JOB:
Gather every line of the records that contains the string "Taking", treating uppercase and lowercase as distinct.

INPUT:
::::
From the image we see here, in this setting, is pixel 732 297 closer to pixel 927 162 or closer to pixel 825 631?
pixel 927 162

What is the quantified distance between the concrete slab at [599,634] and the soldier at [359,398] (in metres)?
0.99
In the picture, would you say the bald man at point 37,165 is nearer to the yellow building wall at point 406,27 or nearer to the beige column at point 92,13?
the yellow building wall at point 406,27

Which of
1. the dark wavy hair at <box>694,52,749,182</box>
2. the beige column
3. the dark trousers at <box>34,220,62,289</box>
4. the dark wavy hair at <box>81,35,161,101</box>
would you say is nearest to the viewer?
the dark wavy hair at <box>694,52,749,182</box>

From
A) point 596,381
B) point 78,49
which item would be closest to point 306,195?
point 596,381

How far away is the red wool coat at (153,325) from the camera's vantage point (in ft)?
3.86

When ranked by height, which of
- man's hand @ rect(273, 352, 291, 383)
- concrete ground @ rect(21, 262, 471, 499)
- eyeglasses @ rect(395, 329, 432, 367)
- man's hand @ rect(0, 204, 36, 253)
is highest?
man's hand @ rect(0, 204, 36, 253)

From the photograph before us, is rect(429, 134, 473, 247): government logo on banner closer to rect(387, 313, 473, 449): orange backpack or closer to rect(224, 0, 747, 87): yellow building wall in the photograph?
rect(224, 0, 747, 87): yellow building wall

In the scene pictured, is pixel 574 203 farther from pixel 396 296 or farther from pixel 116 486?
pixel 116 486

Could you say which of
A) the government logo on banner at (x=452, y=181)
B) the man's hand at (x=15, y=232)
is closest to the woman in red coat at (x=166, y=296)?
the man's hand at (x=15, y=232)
::::
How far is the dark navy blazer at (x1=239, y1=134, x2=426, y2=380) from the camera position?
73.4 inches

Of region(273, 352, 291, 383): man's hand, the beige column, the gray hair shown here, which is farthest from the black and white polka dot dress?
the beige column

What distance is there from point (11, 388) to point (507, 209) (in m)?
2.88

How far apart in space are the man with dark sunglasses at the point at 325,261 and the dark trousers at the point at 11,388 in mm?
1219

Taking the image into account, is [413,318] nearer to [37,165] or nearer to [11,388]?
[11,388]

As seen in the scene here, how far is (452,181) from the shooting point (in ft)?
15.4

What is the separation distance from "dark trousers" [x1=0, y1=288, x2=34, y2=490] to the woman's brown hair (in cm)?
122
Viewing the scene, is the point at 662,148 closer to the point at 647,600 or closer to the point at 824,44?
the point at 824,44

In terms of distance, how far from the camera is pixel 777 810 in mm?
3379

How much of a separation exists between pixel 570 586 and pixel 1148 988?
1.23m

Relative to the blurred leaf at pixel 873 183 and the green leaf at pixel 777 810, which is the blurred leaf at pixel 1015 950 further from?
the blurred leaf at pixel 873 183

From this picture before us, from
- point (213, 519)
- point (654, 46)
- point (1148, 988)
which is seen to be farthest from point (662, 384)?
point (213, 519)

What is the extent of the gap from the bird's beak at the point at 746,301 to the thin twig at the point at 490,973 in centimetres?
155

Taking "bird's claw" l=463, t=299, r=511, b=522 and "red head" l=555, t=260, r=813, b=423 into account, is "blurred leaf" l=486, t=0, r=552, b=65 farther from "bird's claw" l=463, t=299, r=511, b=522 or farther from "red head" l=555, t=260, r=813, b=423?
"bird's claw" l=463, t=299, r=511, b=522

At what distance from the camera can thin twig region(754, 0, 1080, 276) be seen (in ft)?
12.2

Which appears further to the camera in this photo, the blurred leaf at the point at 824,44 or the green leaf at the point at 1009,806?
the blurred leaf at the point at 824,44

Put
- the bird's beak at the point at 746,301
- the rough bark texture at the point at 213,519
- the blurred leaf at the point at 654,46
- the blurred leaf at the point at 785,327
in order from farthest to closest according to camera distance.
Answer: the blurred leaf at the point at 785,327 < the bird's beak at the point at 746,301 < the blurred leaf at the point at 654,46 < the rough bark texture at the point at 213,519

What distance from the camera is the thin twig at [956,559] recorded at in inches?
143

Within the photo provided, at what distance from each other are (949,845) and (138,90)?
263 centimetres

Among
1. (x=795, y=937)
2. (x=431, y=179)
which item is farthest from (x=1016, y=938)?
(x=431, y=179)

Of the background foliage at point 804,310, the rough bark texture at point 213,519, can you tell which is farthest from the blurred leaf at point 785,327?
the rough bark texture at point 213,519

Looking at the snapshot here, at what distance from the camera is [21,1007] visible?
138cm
::::
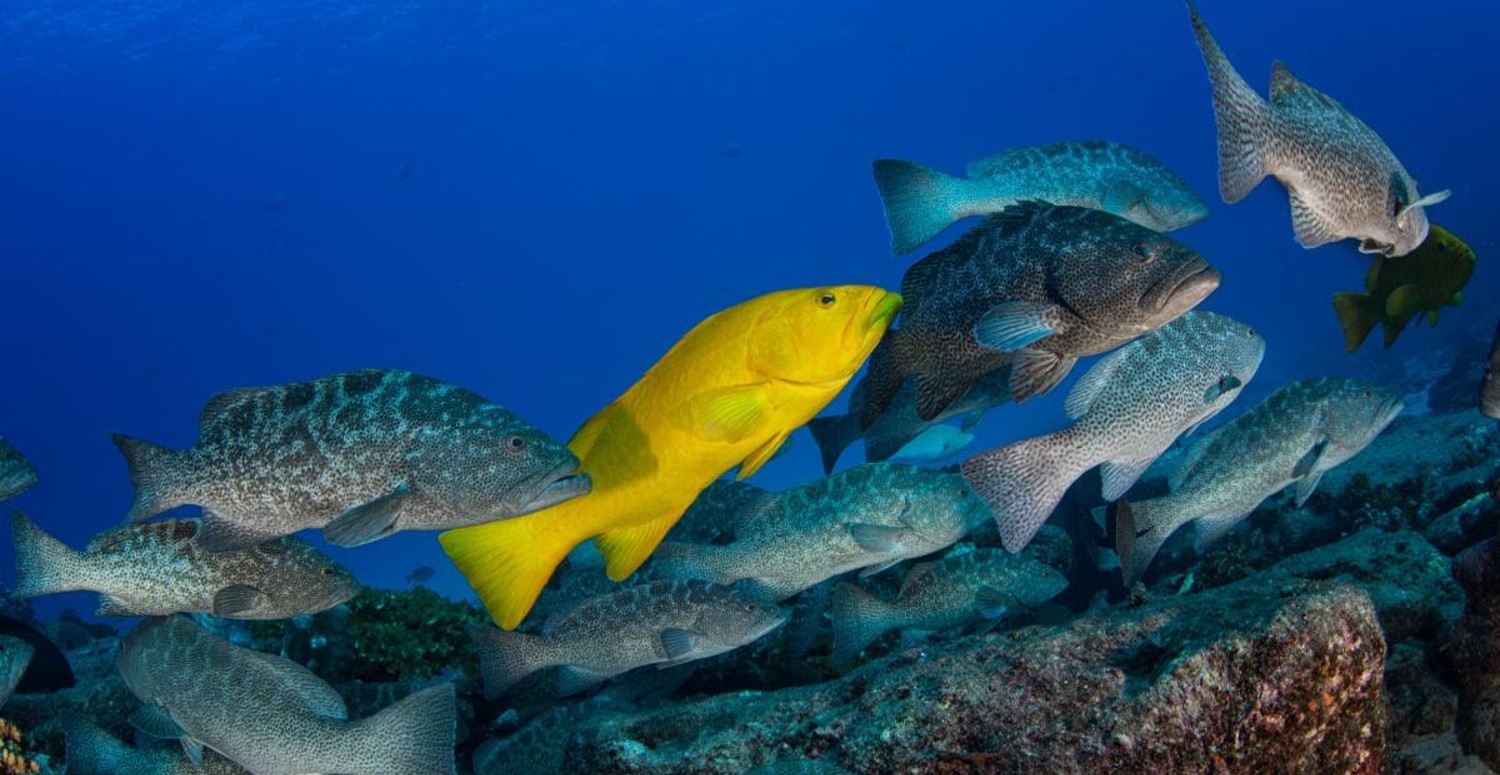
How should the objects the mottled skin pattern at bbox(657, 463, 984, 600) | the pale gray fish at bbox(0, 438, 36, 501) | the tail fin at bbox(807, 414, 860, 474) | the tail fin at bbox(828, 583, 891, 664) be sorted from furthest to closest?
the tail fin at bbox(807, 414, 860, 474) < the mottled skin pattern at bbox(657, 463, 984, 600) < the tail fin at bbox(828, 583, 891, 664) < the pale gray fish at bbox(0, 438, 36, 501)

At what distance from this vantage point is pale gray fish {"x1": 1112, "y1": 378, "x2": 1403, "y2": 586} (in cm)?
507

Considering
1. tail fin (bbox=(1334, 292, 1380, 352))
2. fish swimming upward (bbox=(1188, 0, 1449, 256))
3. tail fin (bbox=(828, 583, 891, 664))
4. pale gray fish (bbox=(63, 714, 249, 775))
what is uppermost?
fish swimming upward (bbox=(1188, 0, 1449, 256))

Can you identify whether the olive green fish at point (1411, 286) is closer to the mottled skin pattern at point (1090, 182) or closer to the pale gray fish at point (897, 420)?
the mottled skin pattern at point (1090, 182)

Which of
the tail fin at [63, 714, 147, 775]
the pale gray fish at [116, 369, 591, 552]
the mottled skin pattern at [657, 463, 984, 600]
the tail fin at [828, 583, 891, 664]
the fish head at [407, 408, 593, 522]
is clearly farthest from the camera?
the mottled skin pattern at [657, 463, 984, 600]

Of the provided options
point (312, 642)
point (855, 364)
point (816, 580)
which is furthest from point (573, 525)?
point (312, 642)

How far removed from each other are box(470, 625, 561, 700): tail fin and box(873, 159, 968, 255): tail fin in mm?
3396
::::
FINAL ANSWER:
Taking the image into account, is [413,318] nearer to [37,165] or nearer to [11,388]?
Taking "bird's claw" l=463, t=299, r=511, b=522 and "red head" l=555, t=260, r=813, b=423 into account, is "blurred leaf" l=486, t=0, r=552, b=65 farther from "bird's claw" l=463, t=299, r=511, b=522 or farther from "red head" l=555, t=260, r=813, b=423?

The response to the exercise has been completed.